Understand that the main causes of illness in the elderly are:
Dehydration (most people drink less water than they should because they expect to feel thirsty)
Malnutrition (poor nutrition - they often think they eat properly, but in fact they don't)
Sedentary lifestyle
✅ Lack of brain activity, “jobs”, tasks, challenges and pleasurable activities
Social isolation
Act on these factors and good results are sure to follow! In other words: the basis of health, even for the elderly, is to improve their lifestyle habits - learn how here, easily, directly and effectively:
Advanced tips:
- Each elderly person may have very specific needs, which may even go against some of the information in this text: this is due to the individuality of each human being, which must always be taken into account!
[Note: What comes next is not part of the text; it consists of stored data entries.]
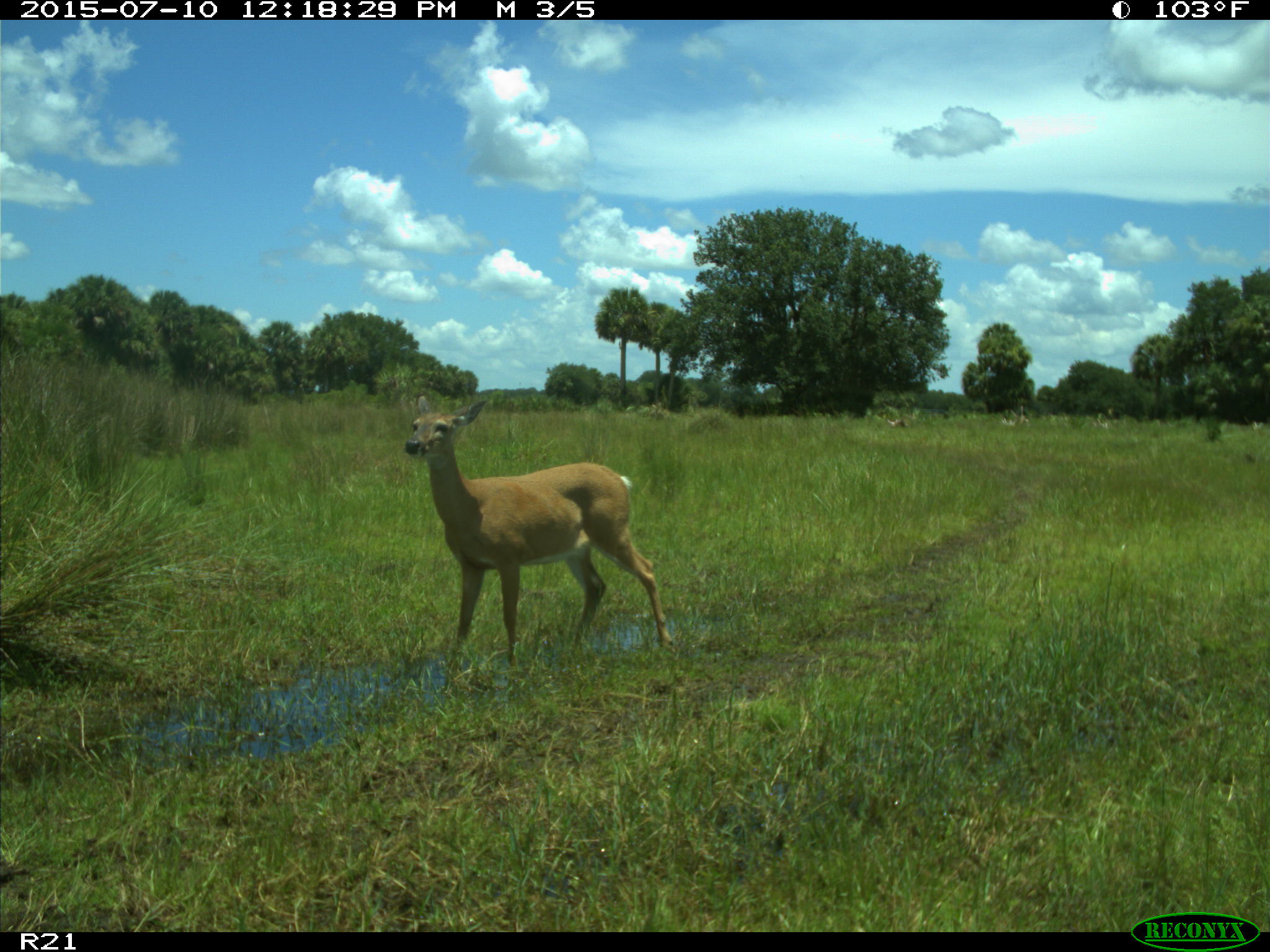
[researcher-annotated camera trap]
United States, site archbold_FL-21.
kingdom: Animalia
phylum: Chordata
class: Mammalia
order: Artiodactyla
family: Cervidae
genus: Odocoileus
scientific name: Odocoileus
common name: deer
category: unidentified deer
Unidentified deer (deer) (Odocoileus).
- The elderly don't just need care: they also need affection; it's not enough just to have someone to pay their bills and provide for their survival: it's more than desirable to have someone who gives sensitive attention, affection and love.
- Competent medical supervision, preferably with experience in caring for the elderly (and the peculiarities of ageing), who is humane and interested, is a must: many disorders start out “small” or are ignored/disregarded but tend to evolve and become associated with rapid and significant impairment to quality of life.
- Encourage independence: as much as possible, older people should be encouraged to take an interest in their lives and take responsibility for tasks of real importance, also to feel useful and part of the social context.
- Encourage the interest and practice of individual care, both with your appearance and your interests.
- Nutritional support is essential.
- Avoid excessive naps during the day: they will impair sleep at night, which is the most physiological.
- The use of medicines and supplements should be periodically re-evaluated by competent professionals, in order to better adjust doses and minimize side effects, drug interactions, misuse and even overuse; in many cases, unfortunately, there are elderly people using several medicines at the same time where, not infrequently, the use of some medicines serves mainly to combat the adverse effects of others.
- The ideal is to stop smoking and drinking alcohol, but if this isn't possible, they should be significantly reduced: if intoxication is bad enough for a young body, imagine for an aging body, which therefore has less effective detoxification potential!
- Psychological support is often welcome, as a growing “lack of interest in life” or “expectation of a near death” is common.
All of these tips are based on my personal experience of caring for elderly people in my practice for over 20 years. There is no intention here to replace consultations with health professionals you trust, to overwrite their advice (except on your own responsibility) or to pass on information that is universally and indisputably correct: not least because I can think of only one “absolute truth” in health: that only those who maintain good lifestyle habits can achieve and maintain good health!